When robust evaluative processes are neglected by governments, an opportunity for greater transparency, trust-building, and community involvement in the work of engagement is lost.

Evaluation can also be a mechanism to improve sustainability by justifying financial commitment, building the capacity and knowledge of local authorities and third-party organisations, and allowing communities and government stakeholders to revise and reform—and thus take ownership of—engagement processes and digital tools.

Conclusion

These eight principles of meaningful engagement put forth by this report provide guidance, but do not guarantee success. An overarching theme of meaningful, legitimacy-enhancing engagement is its context-dependent nature—hence the need for governments to communicate with communities throughout planning, implementation, and evaluation stages.

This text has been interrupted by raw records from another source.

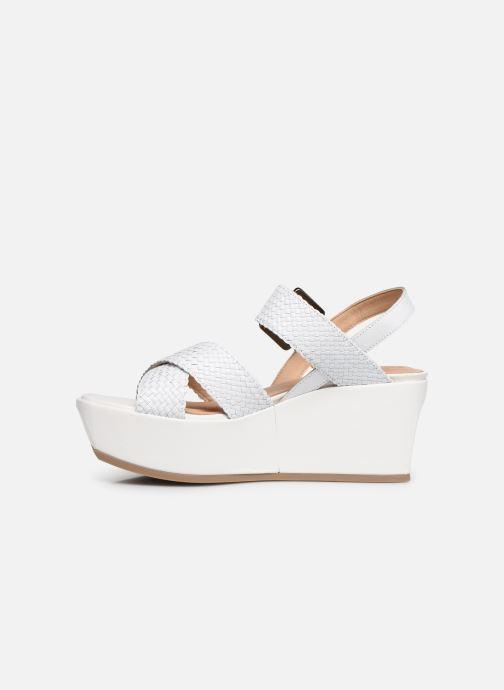 Sandales et nu-pieds Geox D ZERFIE E D92CEE Blanc vue face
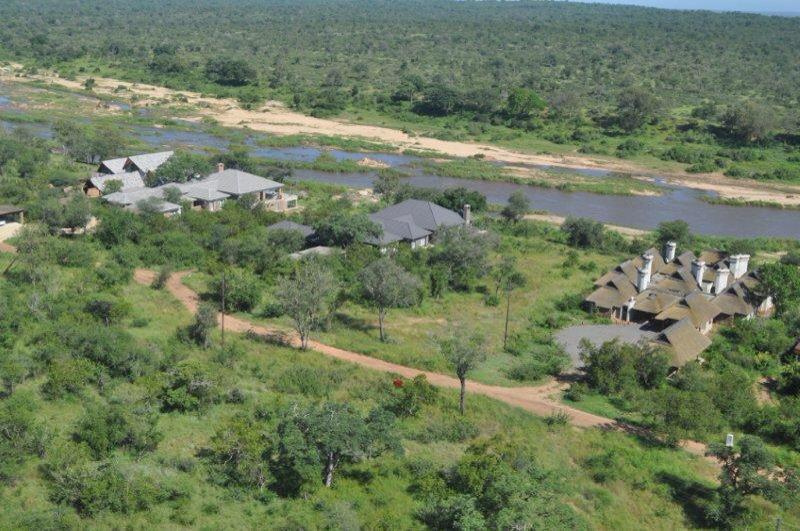Birds-Eye View - Buffalo Brooke - Mjejane, Kruger National Park - Kruger National Park - rentals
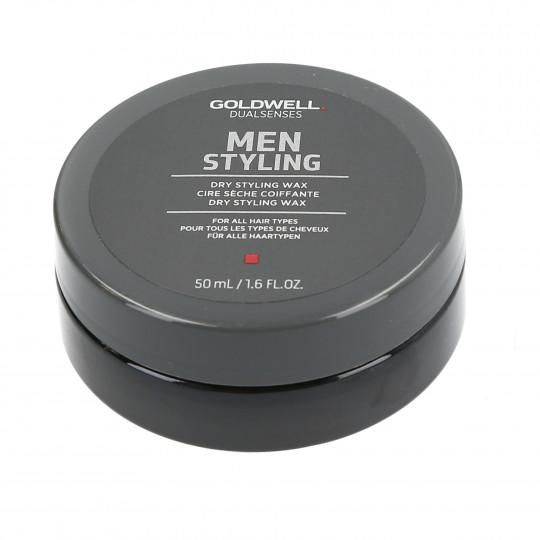 GOLDWELL DUALSENSES MEN STYLING Cire sèche coiffante 50ml - 1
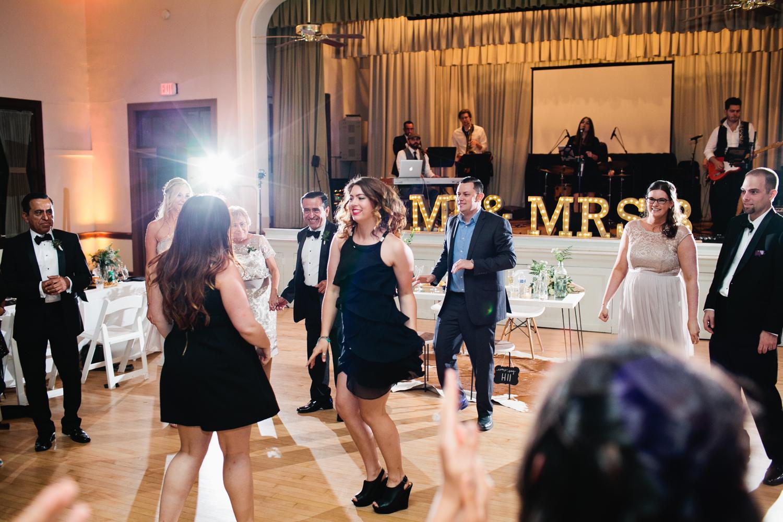 womens club of orange county wedding-220.jpg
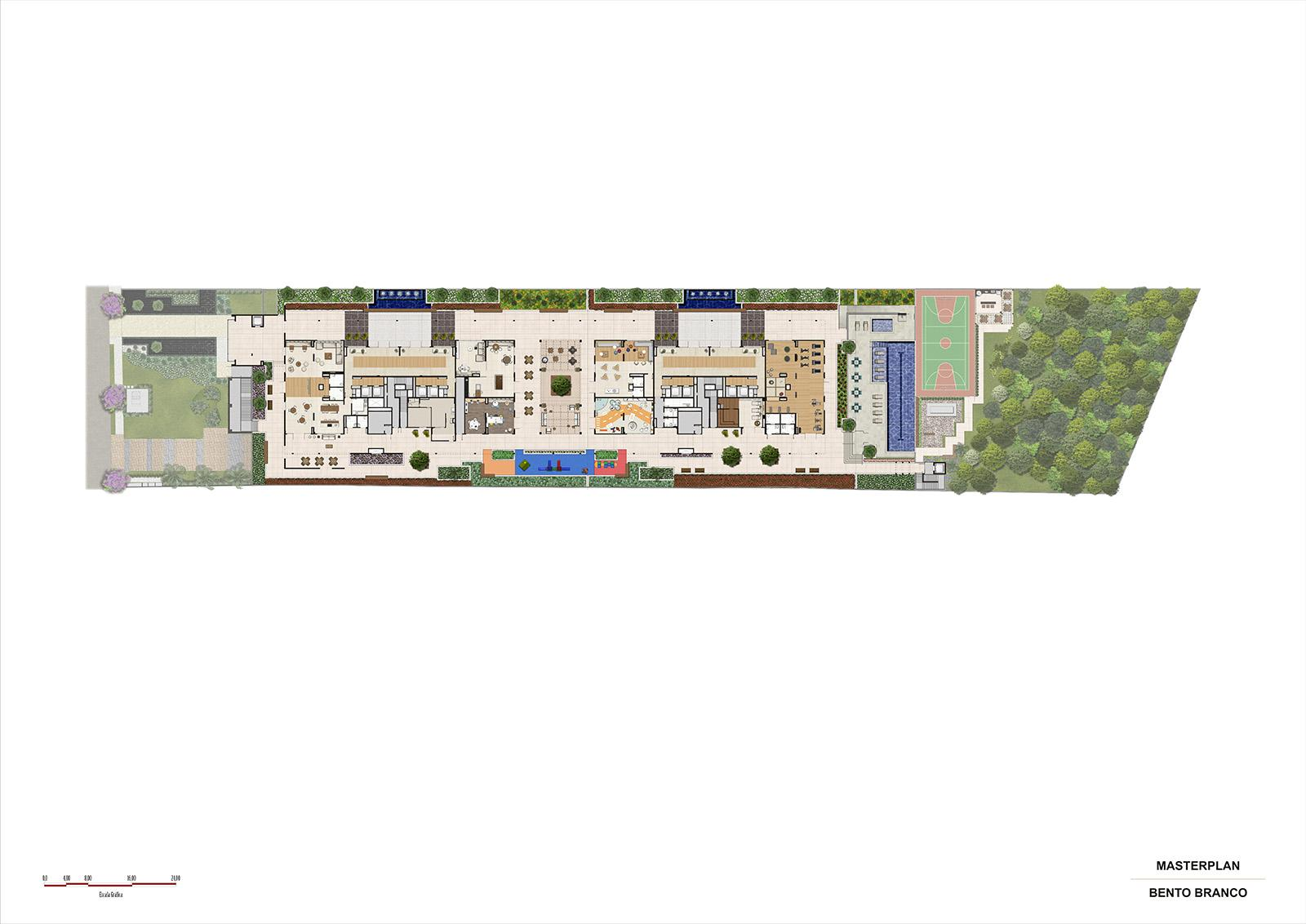 IMPLANTACAO | Panamerica Brickell – Apartamento em  Santo Amaro - São Paulo - São Paulo
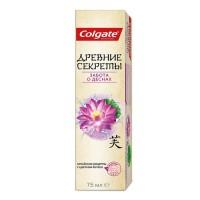 Древние секреты зубная паста Колгейт Забота о деснах 75 мл (Colgate)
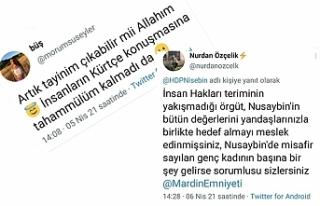 Kürtçe karşıtı ırkçı twite AKP'li başkandan...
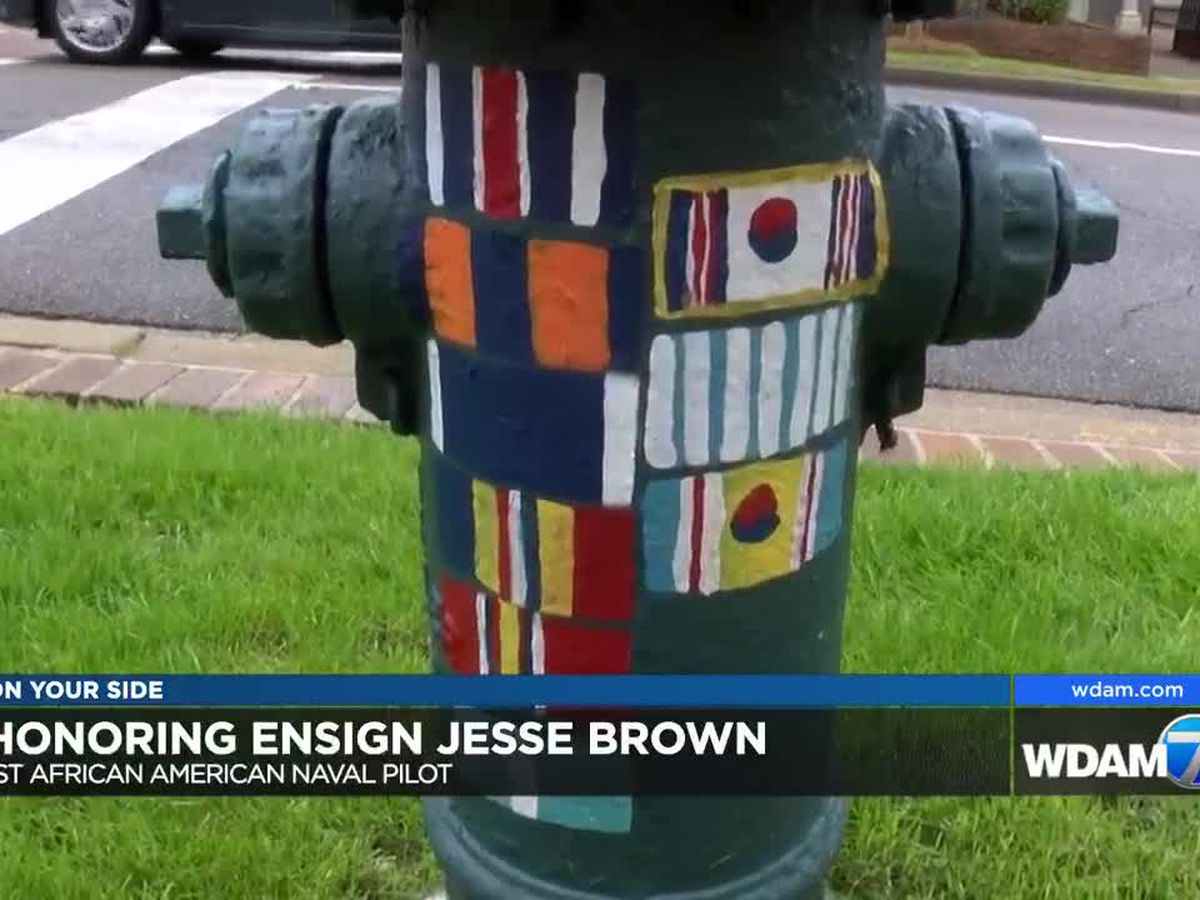 Hattiesburg honors late war hero Esign Jesse Brown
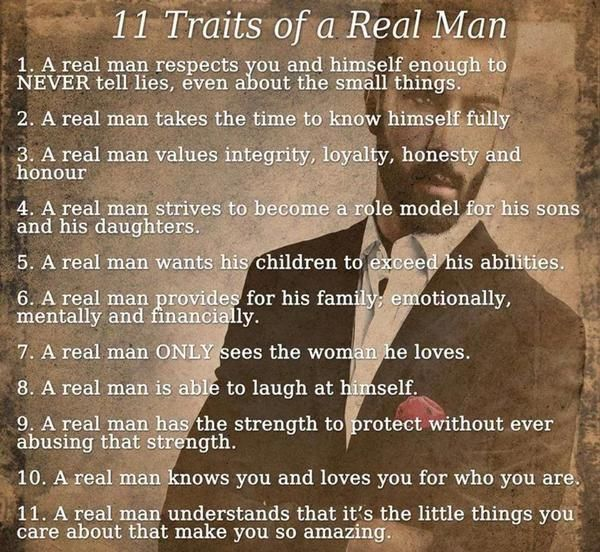 Real Men Quotes: Included In Suburbanmen.com Post A Women's Perspective On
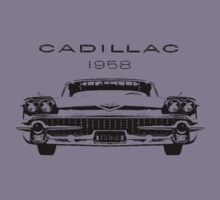 1958 Cadillac Kids Clothes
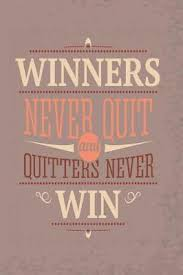 mid year month student diary winners never quit and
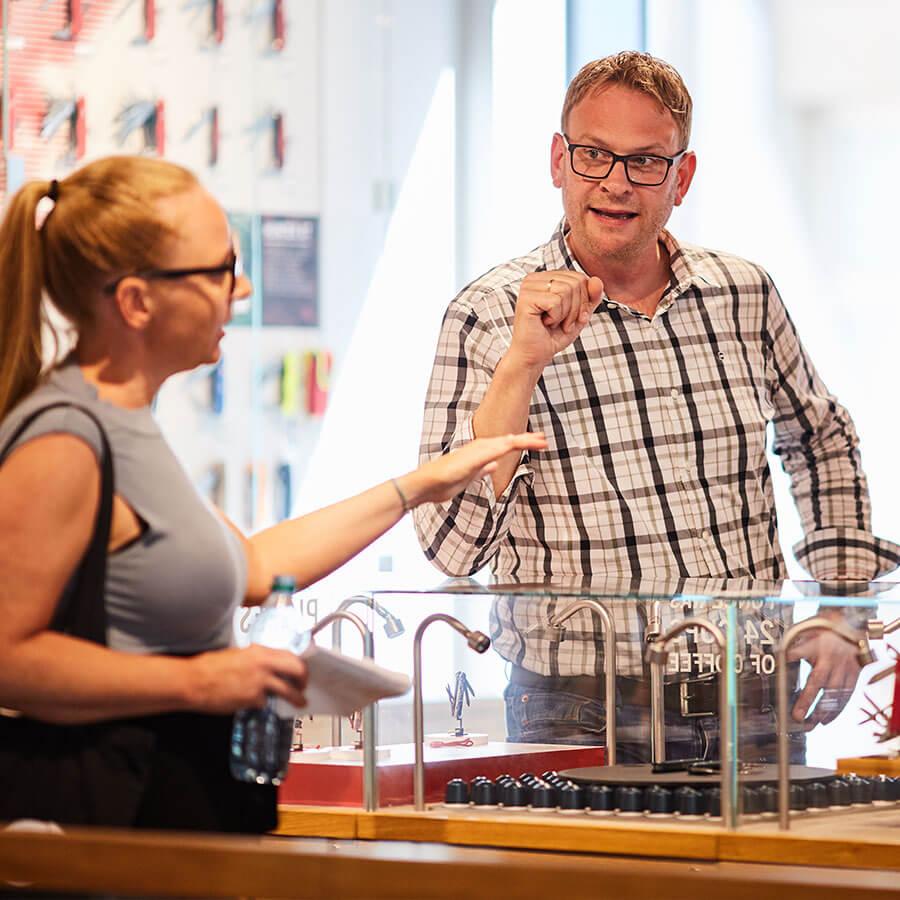 Retail Tour Expertenaustausch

Building up local governments' relationships with communities cannot begin and end with one single initiative, policy or programme. Much depends on the behaviours and actions of organisations and leaders - such as empathy and authentic connections - something communities expressed strongly in CPI's Finding Legitimacy listening project.

To improve legitimacy, especially post-covid engagement requires an ongoing, evolving, and reflective process that should be approached as a conversation with shared purpose and shared ownership, not a checklist.